### Records provided

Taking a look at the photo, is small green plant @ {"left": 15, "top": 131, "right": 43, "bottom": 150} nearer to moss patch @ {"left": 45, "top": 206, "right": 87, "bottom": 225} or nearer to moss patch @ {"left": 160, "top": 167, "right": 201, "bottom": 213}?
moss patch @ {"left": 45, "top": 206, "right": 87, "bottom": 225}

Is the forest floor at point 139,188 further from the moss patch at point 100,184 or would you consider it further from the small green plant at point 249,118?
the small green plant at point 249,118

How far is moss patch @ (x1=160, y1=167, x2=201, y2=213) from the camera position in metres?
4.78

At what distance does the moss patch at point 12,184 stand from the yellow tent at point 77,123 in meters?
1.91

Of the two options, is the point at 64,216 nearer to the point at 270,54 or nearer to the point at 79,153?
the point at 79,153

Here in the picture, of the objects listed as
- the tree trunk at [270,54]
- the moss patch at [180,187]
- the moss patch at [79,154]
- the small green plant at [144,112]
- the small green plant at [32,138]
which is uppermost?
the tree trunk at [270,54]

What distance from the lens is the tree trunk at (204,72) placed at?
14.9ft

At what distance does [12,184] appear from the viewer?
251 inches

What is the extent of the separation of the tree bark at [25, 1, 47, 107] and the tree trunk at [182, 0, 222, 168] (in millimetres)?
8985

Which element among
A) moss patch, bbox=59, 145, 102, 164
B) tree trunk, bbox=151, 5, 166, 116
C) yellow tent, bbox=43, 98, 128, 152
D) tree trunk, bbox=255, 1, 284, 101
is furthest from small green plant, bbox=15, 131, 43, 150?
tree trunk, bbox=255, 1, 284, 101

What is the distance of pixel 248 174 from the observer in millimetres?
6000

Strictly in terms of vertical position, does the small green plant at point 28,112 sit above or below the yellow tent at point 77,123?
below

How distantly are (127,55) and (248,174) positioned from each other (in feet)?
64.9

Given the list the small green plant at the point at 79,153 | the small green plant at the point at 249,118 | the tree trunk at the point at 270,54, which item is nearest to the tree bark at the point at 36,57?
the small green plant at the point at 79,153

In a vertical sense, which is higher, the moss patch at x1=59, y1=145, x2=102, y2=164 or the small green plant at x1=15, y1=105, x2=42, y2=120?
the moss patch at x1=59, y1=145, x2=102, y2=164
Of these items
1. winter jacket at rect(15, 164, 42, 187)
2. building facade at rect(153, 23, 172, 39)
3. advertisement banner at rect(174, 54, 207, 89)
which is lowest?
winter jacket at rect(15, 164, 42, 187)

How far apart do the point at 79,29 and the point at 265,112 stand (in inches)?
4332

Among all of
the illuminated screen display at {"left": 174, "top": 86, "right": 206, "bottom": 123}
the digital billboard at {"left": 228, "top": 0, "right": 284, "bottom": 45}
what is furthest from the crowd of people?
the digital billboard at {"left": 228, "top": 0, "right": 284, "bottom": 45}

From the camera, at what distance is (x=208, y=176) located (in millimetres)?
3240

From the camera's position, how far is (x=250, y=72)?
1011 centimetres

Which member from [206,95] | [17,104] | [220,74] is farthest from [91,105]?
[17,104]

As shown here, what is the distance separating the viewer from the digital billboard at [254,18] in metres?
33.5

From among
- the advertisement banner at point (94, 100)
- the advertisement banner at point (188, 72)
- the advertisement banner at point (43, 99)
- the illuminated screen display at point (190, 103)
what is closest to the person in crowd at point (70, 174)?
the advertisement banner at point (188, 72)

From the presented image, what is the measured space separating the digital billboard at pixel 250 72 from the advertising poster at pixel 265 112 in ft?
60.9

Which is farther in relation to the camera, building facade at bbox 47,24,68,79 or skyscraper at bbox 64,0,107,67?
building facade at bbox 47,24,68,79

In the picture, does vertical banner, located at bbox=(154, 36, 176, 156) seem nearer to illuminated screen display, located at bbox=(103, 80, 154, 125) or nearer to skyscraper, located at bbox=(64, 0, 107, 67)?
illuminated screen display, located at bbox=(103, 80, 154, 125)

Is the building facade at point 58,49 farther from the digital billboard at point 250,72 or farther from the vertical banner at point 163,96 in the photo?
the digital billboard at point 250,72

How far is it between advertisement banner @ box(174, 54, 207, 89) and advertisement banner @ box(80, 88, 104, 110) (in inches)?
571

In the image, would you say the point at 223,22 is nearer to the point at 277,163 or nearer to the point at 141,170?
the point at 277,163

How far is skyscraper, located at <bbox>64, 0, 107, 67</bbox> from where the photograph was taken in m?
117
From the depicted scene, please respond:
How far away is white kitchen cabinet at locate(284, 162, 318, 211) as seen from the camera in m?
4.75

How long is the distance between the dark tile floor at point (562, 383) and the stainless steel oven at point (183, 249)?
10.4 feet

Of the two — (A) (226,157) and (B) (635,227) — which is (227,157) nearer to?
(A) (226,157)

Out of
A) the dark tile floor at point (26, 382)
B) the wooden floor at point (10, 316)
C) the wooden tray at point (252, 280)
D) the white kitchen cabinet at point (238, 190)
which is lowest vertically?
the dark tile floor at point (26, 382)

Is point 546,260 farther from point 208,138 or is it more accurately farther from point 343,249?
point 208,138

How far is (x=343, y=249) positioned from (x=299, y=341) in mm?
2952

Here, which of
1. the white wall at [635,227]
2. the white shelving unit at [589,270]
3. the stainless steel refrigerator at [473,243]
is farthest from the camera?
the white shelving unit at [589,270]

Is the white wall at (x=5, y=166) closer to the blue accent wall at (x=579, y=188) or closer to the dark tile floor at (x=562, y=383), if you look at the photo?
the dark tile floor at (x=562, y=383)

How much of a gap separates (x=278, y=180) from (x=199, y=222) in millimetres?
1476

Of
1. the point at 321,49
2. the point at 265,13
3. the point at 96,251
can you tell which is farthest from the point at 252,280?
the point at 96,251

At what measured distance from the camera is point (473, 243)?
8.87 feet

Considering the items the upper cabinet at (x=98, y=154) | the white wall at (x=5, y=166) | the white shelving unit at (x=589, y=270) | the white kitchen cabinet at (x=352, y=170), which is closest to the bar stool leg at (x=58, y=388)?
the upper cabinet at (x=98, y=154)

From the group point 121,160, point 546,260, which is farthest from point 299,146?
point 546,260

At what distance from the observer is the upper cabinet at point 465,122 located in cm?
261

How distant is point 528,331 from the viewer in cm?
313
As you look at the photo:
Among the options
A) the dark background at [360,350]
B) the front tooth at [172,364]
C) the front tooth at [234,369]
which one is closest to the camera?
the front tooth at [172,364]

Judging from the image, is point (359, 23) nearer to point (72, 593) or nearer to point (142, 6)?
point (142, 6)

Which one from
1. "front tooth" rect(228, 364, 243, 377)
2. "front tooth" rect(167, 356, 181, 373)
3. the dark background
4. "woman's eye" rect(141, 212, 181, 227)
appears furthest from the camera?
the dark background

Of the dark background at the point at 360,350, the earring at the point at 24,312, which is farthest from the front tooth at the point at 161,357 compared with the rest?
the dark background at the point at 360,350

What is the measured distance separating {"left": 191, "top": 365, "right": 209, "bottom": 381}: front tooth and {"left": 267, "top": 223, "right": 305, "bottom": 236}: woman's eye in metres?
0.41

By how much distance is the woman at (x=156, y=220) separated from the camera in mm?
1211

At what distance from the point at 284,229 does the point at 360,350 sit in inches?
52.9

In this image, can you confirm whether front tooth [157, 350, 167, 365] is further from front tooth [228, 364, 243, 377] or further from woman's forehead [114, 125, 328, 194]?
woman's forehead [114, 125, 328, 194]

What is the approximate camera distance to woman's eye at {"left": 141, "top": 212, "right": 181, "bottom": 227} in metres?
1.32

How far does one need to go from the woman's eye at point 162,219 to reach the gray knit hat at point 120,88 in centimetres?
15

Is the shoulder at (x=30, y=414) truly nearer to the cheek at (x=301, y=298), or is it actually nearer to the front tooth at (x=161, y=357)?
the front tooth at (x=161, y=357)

######

■ **Goal of the exercise**: Restate the listing in full, word for word.

■ **Written response**:
Taking a look at the photo, is small green plant @ {"left": 15, "top": 131, "right": 43, "bottom": 150} nearer to moss patch @ {"left": 45, "top": 206, "right": 87, "bottom": 225} or nearer to moss patch @ {"left": 160, "top": 167, "right": 201, "bottom": 213}?
moss patch @ {"left": 45, "top": 206, "right": 87, "bottom": 225}

Is the forest floor at point 139,188 further from the moss patch at point 100,184 or would you consider it further from the small green plant at point 249,118?
the small green plant at point 249,118

How far is moss patch @ (x1=160, y1=167, x2=201, y2=213) from the camera position in metres?
4.78

At what distance does the moss patch at point 12,184 stand from the yellow tent at point 77,123 in meters?
1.91

Of the two options, is the point at 64,216 nearer to the point at 270,54 or nearer to the point at 79,153?
the point at 79,153

Here in the picture, of the objects listed as
- the tree trunk at [270,54]
- the moss patch at [180,187]
- the moss patch at [79,154]
- the small green plant at [144,112]
- the small green plant at [32,138]
which is uppermost?
the tree trunk at [270,54]

What distance from the lens is the tree trunk at (204,72) placed at?
14.9ft

At what distance does [12,184] appear from the viewer?
251 inches

What is the extent of the separation of the tree bark at [25, 1, 47, 107] and the tree trunk at [182, 0, 222, 168] (in millimetres)?
8985

Which element among
A) moss patch, bbox=59, 145, 102, 164
B) tree trunk, bbox=151, 5, 166, 116
C) yellow tent, bbox=43, 98, 128, 152
D) tree trunk, bbox=255, 1, 284, 101
is furthest from small green plant, bbox=15, 131, 43, 150?
tree trunk, bbox=255, 1, 284, 101

What is the distance of pixel 248 174 from the observer in millimetres?
6000

Strictly in terms of vertical position, does the small green plant at point 28,112 sit above or below the yellow tent at point 77,123?
below

How distantly are (127,55) and (248,174) positioned from each other (in feet)?
64.9

Given the list the small green plant at the point at 79,153 | the small green plant at the point at 249,118 | the tree trunk at the point at 270,54, which item is nearest to the tree bark at the point at 36,57?
the small green plant at the point at 79,153

In a vertical sense, which is higher, the moss patch at x1=59, y1=145, x2=102, y2=164 or the small green plant at x1=15, y1=105, x2=42, y2=120?
the moss patch at x1=59, y1=145, x2=102, y2=164
Of these items
1. winter jacket at rect(15, 164, 42, 187)
2. building facade at rect(153, 23, 172, 39)
3. advertisement banner at rect(174, 54, 207, 89)
which is lowest?
winter jacket at rect(15, 164, 42, 187)

How far apart do the point at 79,29 and the point at 265,112 stand (in inches)?
4332

Among all of
the illuminated screen display at {"left": 174, "top": 86, "right": 206, "bottom": 123}
the digital billboard at {"left": 228, "top": 0, "right": 284, "bottom": 45}
what is furthest from the crowd of people?
the digital billboard at {"left": 228, "top": 0, "right": 284, "bottom": 45}

From the camera, at what distance is (x=208, y=176) located (in millimetres)?
3240

From the camera's position, how far is (x=250, y=72)?
1011 centimetres

Which member from [206,95] | [17,104] | [220,74] is farthest from [91,105]?
[17,104]

As shown here, what is the distance separating the viewer from the digital billboard at [254,18] in metres?
33.5

From among
- the advertisement banner at point (94, 100)
- the advertisement banner at point (188, 72)
- the advertisement banner at point (43, 99)
- the illuminated screen display at point (190, 103)
what is closest to the person in crowd at point (70, 174)?
the advertisement banner at point (188, 72)

From the presented image, what is the measured space separating the digital billboard at pixel 250 72 from the advertising poster at pixel 265 112 in ft?
60.9

Which is farther in relation to the camera, building facade at bbox 47,24,68,79 or skyscraper at bbox 64,0,107,67?
building facade at bbox 47,24,68,79

In the picture, does vertical banner, located at bbox=(154, 36, 176, 156) seem nearer to illuminated screen display, located at bbox=(103, 80, 154, 125) or nearer to skyscraper, located at bbox=(64, 0, 107, 67)?
illuminated screen display, located at bbox=(103, 80, 154, 125)

Is the building facade at point 58,49 farther from the digital billboard at point 250,72 or farther from the vertical banner at point 163,96 in the photo?
the digital billboard at point 250,72

How far is it between advertisement banner @ box(174, 54, 207, 89) and advertisement banner @ box(80, 88, 104, 110) (in inches)?
571

In the image, would you say the point at 223,22 is nearer to the point at 277,163 or nearer to the point at 141,170?
the point at 277,163

How far is skyscraper, located at <bbox>64, 0, 107, 67</bbox> from where the photograph was taken in m?
117
From the depicted scene, please respond:
How far away is white kitchen cabinet at locate(284, 162, 318, 211) as seen from the camera in m?
4.75

How long is the distance between the dark tile floor at point (562, 383) and the stainless steel oven at point (183, 249)?
10.4 feet

Of the two — (A) (226,157) and (B) (635,227) — which is (227,157) nearer to?
(A) (226,157)

Out of
A) the dark tile floor at point (26, 382)
B) the wooden floor at point (10, 316)
C) the wooden tray at point (252, 280)
D) the white kitchen cabinet at point (238, 190)
which is lowest vertically?
the dark tile floor at point (26, 382)

Is point 546,260 farther from point 208,138 or is it more accurately farther from point 343,249?
point 208,138

How far is (x=343, y=249) positioned from (x=299, y=341) in mm?
2952

Here, which of
1. the white wall at [635,227]
2. the white shelving unit at [589,270]
3. the stainless steel refrigerator at [473,243]
is farthest from the camera?
the white shelving unit at [589,270]

Is the white wall at (x=5, y=166) closer to the blue accent wall at (x=579, y=188) or closer to the dark tile floor at (x=562, y=383), if you look at the photo?
the dark tile floor at (x=562, y=383)

How much of a gap separates (x=278, y=180) from (x=199, y=222) in millimetres?
1476

Of
1. the point at 321,49
2. the point at 265,13
3. the point at 96,251
can you tell which is farthest from the point at 252,280?
the point at 96,251

At what measured distance from the camera is point (473, 243)?
8.87 feet

Considering the items the upper cabinet at (x=98, y=154) | the white wall at (x=5, y=166) | the white shelving unit at (x=589, y=270) | the white kitchen cabinet at (x=352, y=170), which is closest to the bar stool leg at (x=58, y=388)?
the upper cabinet at (x=98, y=154)

From the group point 121,160, point 546,260, which is farthest from point 299,146?
point 546,260

At what distance from the observer is the upper cabinet at point 465,122 located in cm?
261

How distant is point 528,331 from the viewer in cm?
313
As you look at the photo:
Among the options
A) the dark background at [360,350]
B) the front tooth at [172,364]
C) the front tooth at [234,369]
which one is closest to the camera?
the front tooth at [172,364]

Judging from the image, is point (359, 23) nearer to point (72, 593) or nearer to point (142, 6)?
point (142, 6)

Which one from
1. "front tooth" rect(228, 364, 243, 377)
2. "front tooth" rect(167, 356, 181, 373)
3. the dark background
4. "woman's eye" rect(141, 212, 181, 227)
appears furthest from the camera?
the dark background

Of the dark background at the point at 360,350, the earring at the point at 24,312, which is farthest from the front tooth at the point at 161,357 compared with the rest?
the dark background at the point at 360,350

What is the measured distance separating {"left": 191, "top": 365, "right": 209, "bottom": 381}: front tooth and {"left": 267, "top": 223, "right": 305, "bottom": 236}: woman's eye in metres?
0.41

By how much distance is the woman at (x=156, y=220) separated from the camera in mm?
1211

At what distance from the point at 284,229 does the point at 360,350 sit in inches?
52.9

In this image, can you confirm whether front tooth [157, 350, 167, 365] is further from front tooth [228, 364, 243, 377] or further from woman's forehead [114, 125, 328, 194]?
woman's forehead [114, 125, 328, 194]

What is the approximate camera distance to woman's eye at {"left": 141, "top": 212, "right": 181, "bottom": 227} in metres?
1.32

How far does one need to go from the woman's eye at point 162,219 to reach the gray knit hat at point 120,88 in centimetres?
15

Is the shoulder at (x=30, y=414) truly nearer to the cheek at (x=301, y=298), or is it actually nearer to the front tooth at (x=161, y=357)?
the front tooth at (x=161, y=357)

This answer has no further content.